The leader can also be positioned up to 6.65m in front of the tracks. This reach and overall working envelope allows easy and fast spotting of the piles during pitching, without having to constantly move the rig.
"The PM23LC is more sophisticated and versatile than any other piling rig in the UK. To achieve that kind of reach you would have to revert to using a crane-mounted rig with hanging leaders," says O'Sullivan.
"We have made use of this feature on projects where we have stood the rig on top of an embankment and driven piles into the slope below, and, similarly, in a cutting to drive piles into level ground above. It is very versatile and can handle all our precast concrete pile sections from 187mm2 up to 400mm2, as well as steel tubes up to 760mm in diameter, steel sheets, steel bearing piles and timber piles."
The HHK 4A hammer has a single piece drop weight that can also operate a 5t impact hammer by adding a 1t block to the drop weight. The impact hammer, operated from the host rig's hydraulic system, accelerates the drop weight during its fall. Stent claims this boosts the impact energy and increases the efficiency at full stroke over a conventional free-fall drop hammer of the same weight, by up to 20%.
"The hammer we are using on this rig is another key to the machine's overall success," adds Stent works manager Andrew Parker. "We can adjust blow rate up to 100blows/min and drop height from 50mm up to 1.2m. During independent monitoring it has shown to achieve impact energy 25% above the theoretical maximum."

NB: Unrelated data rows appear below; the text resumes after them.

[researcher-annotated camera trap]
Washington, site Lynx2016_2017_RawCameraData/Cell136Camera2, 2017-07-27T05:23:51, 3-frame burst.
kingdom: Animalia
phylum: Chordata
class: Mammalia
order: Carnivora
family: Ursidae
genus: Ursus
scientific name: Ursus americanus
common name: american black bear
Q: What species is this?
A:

The 4A hammer produces maximum impact energy of 47kNm at full drop height of 1.2m. Impact energy, drop height and blow rate can be adjusted by the operator to suit ground conditions and pile type. All relevant data is displayed on the rig's computer screen in the operator's cab. One of 11 hammers in the new generation Junttan A series, it is suitable for driving all types of piles, such as steel tubes, H sections, steel sheets, precast concrete and timber piles.
Finally, the rig's hydraulic system is filled with biodegradable oil. This means that with its reach, it can be used to work near water, in environmentally sensitive areas.